JAKARTA - Direktorat Jenderal Pajak (DJP) Kementerian Keuangan mengungkapkan bahwa Pengadilan Negeri Surabaya menjatuhkan putusan pidana perpajakan terhadap PT Gala Bumiperkasa (GBP) pada Kamis, 12 Maret 2026. Perusahaan tersebut dinyatakan terbukti secara sah dan meyakinkan melakukan tindak pidana perpajakan nan merugikan pendapatan negara.

Dalam amar putusannya, pengadil menyatakan PT GBP sengaja menyampaikan Surat Pemberitahuan (SPT) dan/atau keterangan nan isinya tidak betul alias tidak lengkap. Tindakan ini melanggar Pasal 39 ayat (1) Undang-Undang Ketentuan Umum dan Tata Cara Perpajakan (KUP).

Atas pelanggaran tersebut, PT GBP dijatuhi pidana denda sebesar Rp214.683.390.950,00 alias Rp214,6 miliar. Nilai ini merupakan dua kali lipat dari jumlah pajak nan tidak alias kurang dibayar, ialah sebesar Rp107.341.695.475,00.

Selain denda materiil, pengadilan juga menetapkan perampasan peralatan bukti berupa aset tanah dan gedung milik PT GBP. Aset-aset tersebut nantinya bakal dilelang oleh negara, di mana hasil penjualannya bakal diperhitungkan sebagai pembayaran denda pidana tersebut.

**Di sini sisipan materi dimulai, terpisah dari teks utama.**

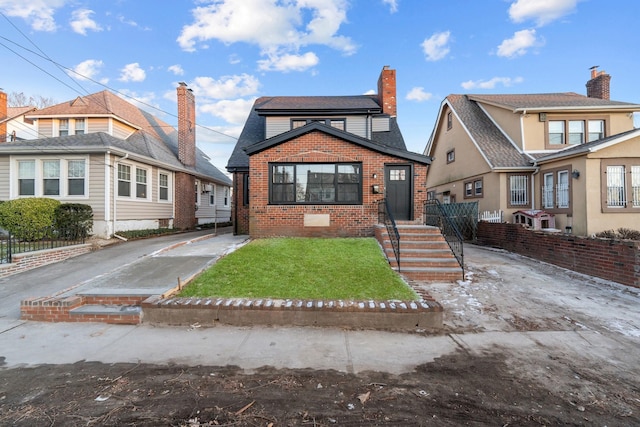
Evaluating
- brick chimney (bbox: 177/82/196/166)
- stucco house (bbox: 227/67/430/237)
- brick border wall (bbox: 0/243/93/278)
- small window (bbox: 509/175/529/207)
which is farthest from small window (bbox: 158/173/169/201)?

Direktur Penegakan Hukum Direktorat Jenderal Pajak Samingun menjelaskan bahwa vonis ini merupakan hasil akhir dari proses penanganan perkara nan penuh tantangan. Selama tahap penyidikan, interogator kudu menghadapi beragam hambatan, mulai dari upaya praperadilan hingga ketidakhadiran tersangka.

"Pada tahap penyidikan, interogator menghadapi empat kali upaya praperadilan, hingga ketidakhadiran tersangka pada saat penyerahan tanggung jawab atas tersangka dan peralatan bukti," ungkap Samingun dalam keterangan resmi, Kamis (26/3/2026).